Introduction: Brain-inspired computing has become an emerging field, where a growing number of works focus on developing algorithms that bring machine learning closer to human brains at the functional level. As one of the promising directions, Hyperdimensional Computing (HDC) is centered around the idea of having holographic and high-dimensional representation as the neural activities in our brains. Such representation is the fundamental enabler for the efficiency and robustness of HDC. However, existing HDC-based algorithms suffer from limitations within the encoder. To some extent, they all rely on manually selected encoders, meaning that the resulting representation is never adapted to the tasks at hand.

Methods: In this paper, we propose FLASH, a novel hyperdimensional learning method that incorporates an adaptive and learnable encoder design, aiming at better overall learning performance while maintaining good properties of HDC representation. Current HDC encoders leverage Random Fourier Features (RFF) for kernel correspondence and enable locality-preserving encoding. We propose to learn the encoder matrix distribution via gradient descent and effectively adapt the kernel for a more suitable HDC encoding.

Results: Our experiments on various regression datasets show that tuning the HDC encoder can significantly boost the accuracy, surpassing the current HDC-based algorithm and providing faster inference than other baselines, including RFF-based kernel ridge regression.

Discussion: The results indicate the importance of an adaptive encoder and customized high-dimensional representation in HDC.
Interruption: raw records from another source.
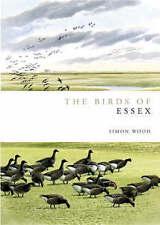 Birds of Essex (Helm County Avifauna), Simon Wood, New Book, Hardback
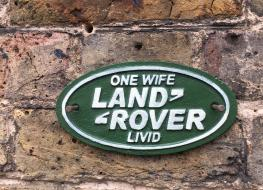 Small Land Rover plaque -One wife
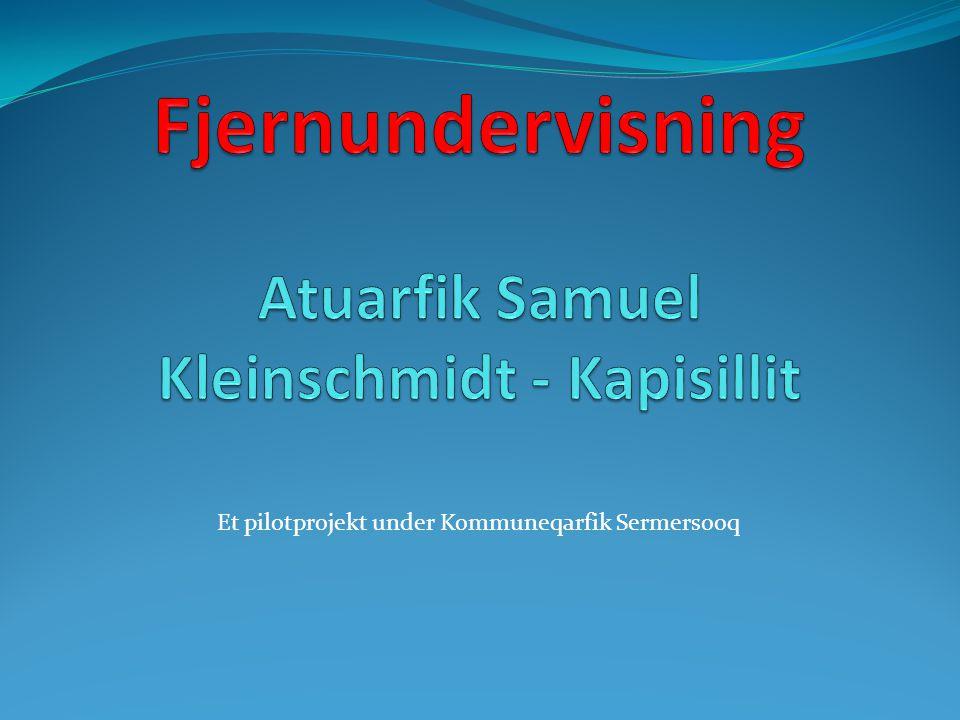 Fjernundervisning Atuarfik Samuel Kleinschmidt - Kapisillit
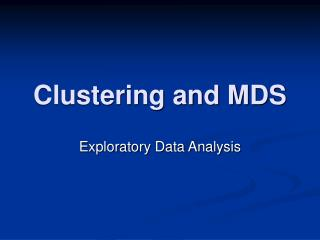 Clustering and MDS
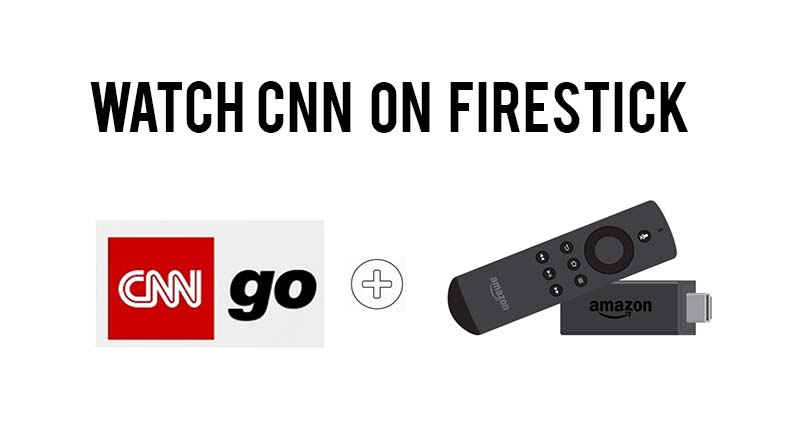 Every Information You Need to Watch CNN on Firestick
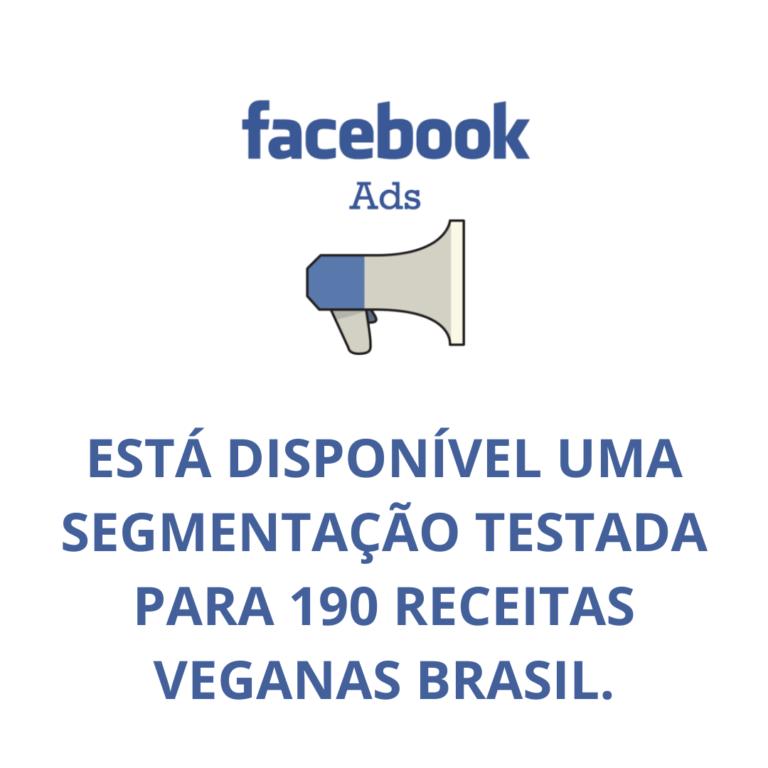 ESTÁ DISPONÍVEL UMA SEGMENTAÇÃO TESTADA PARA 190 RECEITAS VEGANAS BRASIL.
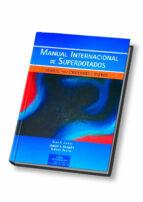 manual internacional de superdotados: manual para profesores y pa dres-yolanda benito mate-9788497270540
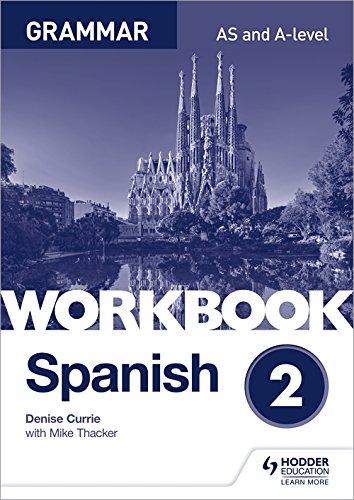Spanish A-level Grammar Workbook 2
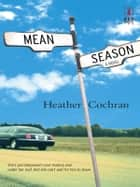 Mean Season ebook by Heather Cochran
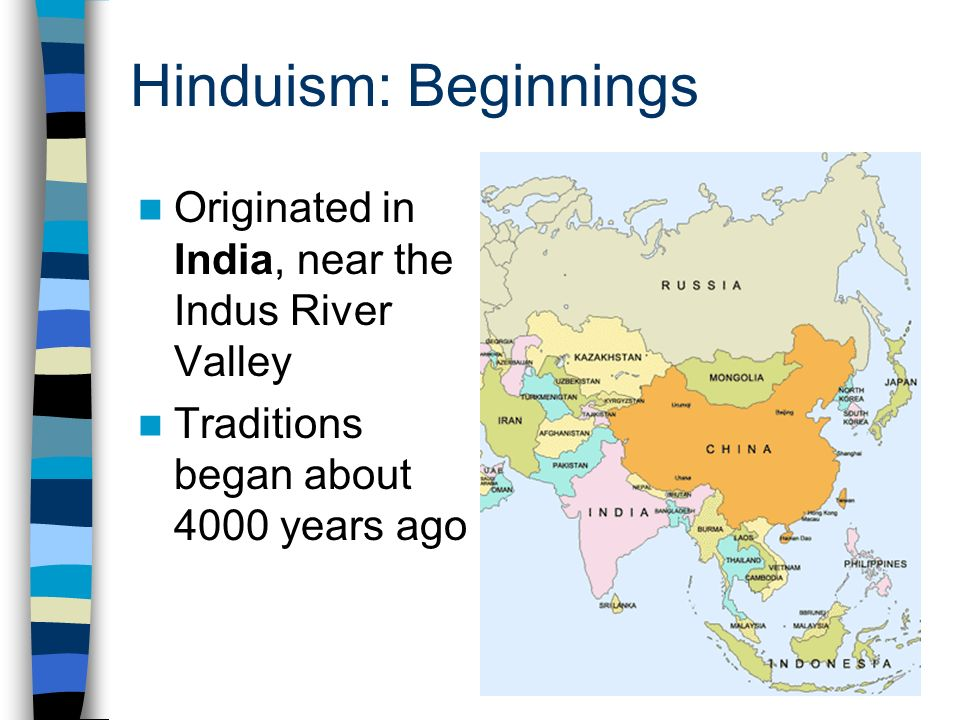 Hinduism: Beginnings Originated in India, near the Indus River Valley Traditions began about 4000 years ago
Keywords: brain-inspired computing; efficient machine learning; holographic representation; hyperdimensional computing; vector function architecture.

Grants and funding

The author(s) declare financial support was received for the research, authorship, and/or publication of this article. This work was supported in part by DARPA Young Faculty Award, National Science Foundation #2127780, #2319198, #2321840, #2312517, and #2235472, Semiconductor Research Corporation (SRC), Office of Naval Research through the Young Investigator Program Award, and grants #N00014-21-1-2225 and #N00014-22-1-2067, the Air Force Office of Scientific Research, grants #FA9550-22-1-0253, and generous gifts from Cisco. This study received funding from SRC. The funders were not involved in the study design, collection, analysis, interpretation of data, the writing of this article or the decision to submit it for publication.